I run the code twice, everything is same except:

(1) the first time,

predictors = ['context_page_id', 'item_city_id', 'item_collected_level', 'item_price_level', 'item_pv_level', 'item_sales_level', 'shop_review_num_level', 'shop_review_positive_rate', 'shop_score_delivery', 'shop_score_description', 'shop_score_service', 'shop_star_level', 'user_age_level', 'user_gender_id', 'user_occupation_id', 'user_star_level', 'category_1', 'category_2', 'min', 'hour', 'day', 'week', 'buy_item', 'buy_shop', 'buy_brand', 'browse_total', 'buy_total', 'browse_buy_rate', 'item_browse', 'item_buy', 'item_browse_buy_rate', 'shop_browse', 'shop_buy', 'shop_browse_buy_rate', 'hour_bin_1', 'hour_bin_2', 'hour_bin_3', 'is_new_user_0', 'is_new_user_1', 'is_new_item_0', 'is_new_item_1', 'is_new_shop_0', 'is_new_shop_1', 'is_new_brand_0', 'is_new_brand_1']

(2) the second time,

predictors = ['browse_buy_rate', 'browse_total', 'buy_brand', 'buy_item', 'buy_shop', 'buy_total', 'category_1', 'category_2', 'context_page_id', 'day', 'hour', 'item_browse', 'item_browse_buy_rate', 'item_buy', 'item_city_id', 'item_collected_level', 'item_price_level', 'item_pv_level', 'item_sales_level', 'min', 'shop_browse', 'shop_browse_buy_rate', 'shop_buy', 'shop_review_num_level', 'shop_review_positive_rate', 'shop_score_delivery', 'shop_score_description', 'shop_score_service', 'shop_star_level', 'user_age_level', 'user_gender_id', 'user_occupation_id', 'user_star_level', 'week', 'hour_bin_1', 'hour_bin_2', 'hour_bin_3', 'is_new_user_0', 'is_new_user_1', 'is_new_item_0', 'is_new_item_1', 'is_new_shop_0', 'is_new_shop_1', 'is_new_brand_0', 'is_new_brand_1']

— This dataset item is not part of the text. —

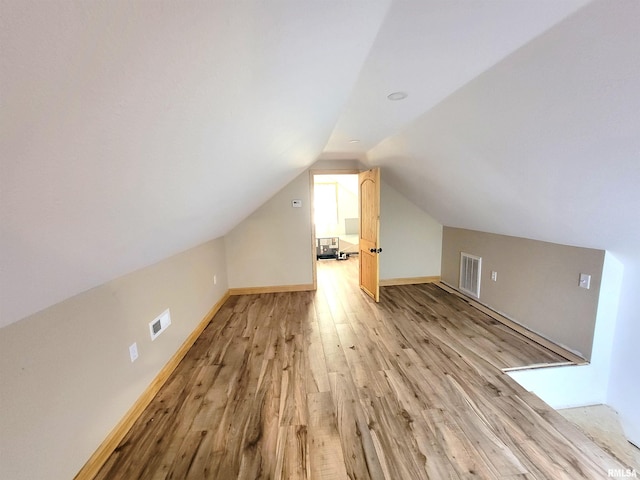 7324 State Route 161st Ext, Iuka, IL 62849 - additional living space featuring light wood-style floors, vaulted ceiling, and baseboards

Just change the order, but the result is different:

(1) the first time:

...
[1030]  train's binary_logloss: 0.0781902   valid's binary_logloss: 0.0821433
Early stopping, best iteration is:
[837]   train's binary_logloss: 0.0799938   valid's binary_logloss: 0.0820824

Model Report
n_estimators :  837
binary_logloss: 0.08208239967439723

(2) the second time:

...
[930]   train's binary_logloss: 0.0792041   valid's binary_logloss: 0.0821642
Early stopping, best iteration is:
[738]   train's binary_logloss: 0.0810454   valid's binary_logloss: 0.0821186

Model Report
n_estimators :  738
binary_logloss: 0.08211859038553634

Can anyone explain it? Thank you very much.

Source

w-zm

Most helpful comment

This is by design. feature order will affect the accuracy.
The reason is, when choose a feature to split tree node, if two features have the same split gain, the feature with smaller index(id) will be chosen.